The parameter Maximum subsection size allows the specification of a maximum subsection size, in terms of subsections per wavelength. The wavelength is approximated at the beginning of the analysis unless an Estimated epsilon effective is specified. By default, the highest analysis frequency is used for the calculation of the wavelength. This value is a global setting and is applied to the subsectioning of all polygons in your circuit.

The default of 20 subsections per wavelength is fine for most work. This means that the maximum size of a subsection is 18 degrees at the highest frequency of analysis. Increasing this number decreases the maximum subsection size until the limit of 1 subsection = 1 cell is reached.

On rare occasions, you might want to increase this parameter for a more accurate solution. For example, changing it from 20 to 40 decreases the size of the largest subsections by a factor of 2, resulting in a more accurate (but slower) solution. Keep in mind that using smaller subsections in non-critical areas may have very little effect on the accuracy of the analysis while increasing analysis time.

Another reason for using this parameter is when you require extremely smooth current distributions. With the default value of 20, large interior subsections may make the current distribution look choppy. Setting this value to a large number forces all subsections to be only 1 cell wide, providing smooth current distribution. However, analysis time is usually impacted significantly.

Estimated Epsilon Effective

By default, Sonnet uses an automatic algorithm to estimate the effective dielectric constant which is used to determine the wavelength. The wavelength is then used to calculate the Maximum subsection size. You may override the automatic algorithm by entering your own Estimated epsilon effective which forces Sonnet to use your dielectric constant to calculate the wavelength when setting the Maximum subsection size.

Polygon Edge Checking

The Sonnet meshing algorithm attempts to create finer meshing in areas of the circuit where the currents are changing rapidly, and coarser meshing in areas where the currents are relatively constant. When considering the dielectric stackup, it is important for the meshing algorithm to take into account the relative proximity of metal traces located on nearby dielectric layers. The coupling between two metal traces separated by one or more thin dielectric layers can be very strong, thereby necessitating the need for finer meshing in those areas where this coupling is strongest. The Polygon Edge Checking setting controls how far the meshing algorithm looks up and down across dielectric layers when determining where this finer meshing is required.

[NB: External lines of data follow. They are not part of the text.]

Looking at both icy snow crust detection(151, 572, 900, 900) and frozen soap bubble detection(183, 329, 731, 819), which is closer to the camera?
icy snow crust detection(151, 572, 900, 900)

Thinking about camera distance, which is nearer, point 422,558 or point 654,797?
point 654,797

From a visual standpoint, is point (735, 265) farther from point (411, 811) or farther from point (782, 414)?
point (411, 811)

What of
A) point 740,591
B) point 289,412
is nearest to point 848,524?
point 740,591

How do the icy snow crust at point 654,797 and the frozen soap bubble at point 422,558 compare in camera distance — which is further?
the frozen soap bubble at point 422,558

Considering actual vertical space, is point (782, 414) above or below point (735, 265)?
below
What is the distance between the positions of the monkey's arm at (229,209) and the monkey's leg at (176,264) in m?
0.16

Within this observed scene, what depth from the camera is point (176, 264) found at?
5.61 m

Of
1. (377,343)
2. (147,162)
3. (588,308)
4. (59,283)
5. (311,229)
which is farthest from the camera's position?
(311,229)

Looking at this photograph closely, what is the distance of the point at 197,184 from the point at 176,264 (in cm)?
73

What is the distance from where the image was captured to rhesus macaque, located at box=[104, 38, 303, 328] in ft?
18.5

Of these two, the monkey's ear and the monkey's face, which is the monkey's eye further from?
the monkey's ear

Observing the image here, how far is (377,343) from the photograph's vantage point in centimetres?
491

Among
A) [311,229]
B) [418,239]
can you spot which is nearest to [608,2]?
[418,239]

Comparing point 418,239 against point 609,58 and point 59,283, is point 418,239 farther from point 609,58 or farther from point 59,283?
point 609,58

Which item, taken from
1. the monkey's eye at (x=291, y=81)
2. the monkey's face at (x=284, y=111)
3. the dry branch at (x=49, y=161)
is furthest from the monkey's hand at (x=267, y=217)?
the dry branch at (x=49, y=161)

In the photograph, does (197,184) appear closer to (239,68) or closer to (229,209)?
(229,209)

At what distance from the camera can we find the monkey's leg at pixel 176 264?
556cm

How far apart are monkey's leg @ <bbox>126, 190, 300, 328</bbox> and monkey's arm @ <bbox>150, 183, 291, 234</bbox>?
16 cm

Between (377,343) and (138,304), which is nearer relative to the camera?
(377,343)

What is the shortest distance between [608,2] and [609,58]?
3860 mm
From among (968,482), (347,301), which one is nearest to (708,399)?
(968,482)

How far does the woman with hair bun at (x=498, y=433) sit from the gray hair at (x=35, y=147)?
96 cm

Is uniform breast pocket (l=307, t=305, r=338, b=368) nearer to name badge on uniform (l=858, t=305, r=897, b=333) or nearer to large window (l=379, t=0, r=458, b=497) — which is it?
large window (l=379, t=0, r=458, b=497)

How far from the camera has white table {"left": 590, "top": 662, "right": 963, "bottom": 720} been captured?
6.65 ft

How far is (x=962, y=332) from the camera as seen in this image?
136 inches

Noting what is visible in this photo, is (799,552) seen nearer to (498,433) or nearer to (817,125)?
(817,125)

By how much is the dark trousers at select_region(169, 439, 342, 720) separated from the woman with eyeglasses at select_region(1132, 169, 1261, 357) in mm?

The default setting is +/- 1 Tech Layer which means the meshing algorithm looks up to the next Tech Layer above the present metal level, and it also looks down to the next Tech Layer below the present metal level. If you were to change this setting to +/- 2 Tech Layers, for example, then the meshing algorithm would look up and down 2 Tech Layers, producing finer meshing in those areas of the circuit where traces separated by 2 Tech Layers couple strongly. The Polygon Edge Checking setting can also be specified in terms of metal levels instead of Tech Layers. Note that entering a value of zero Tech Layers or zero metal levels causes Sonnet to look at the present metal level only.

Subsectioning Frequency

By default, the highest analysis frequency is used to determine the wavelength used in calculating the Maximum subsection size. However, you may change this by entering your own Subsectioning frequency.

Tech Layer Settings

Sonnet provides you with additional meshing controls for an individual Tech Layer. These controls are found in the Meshing Properties section of the Tech Layer Editor. Changes made to a Tech Layer affect all polygons assigned to that Tech Layer. See Polygon Settings for more details.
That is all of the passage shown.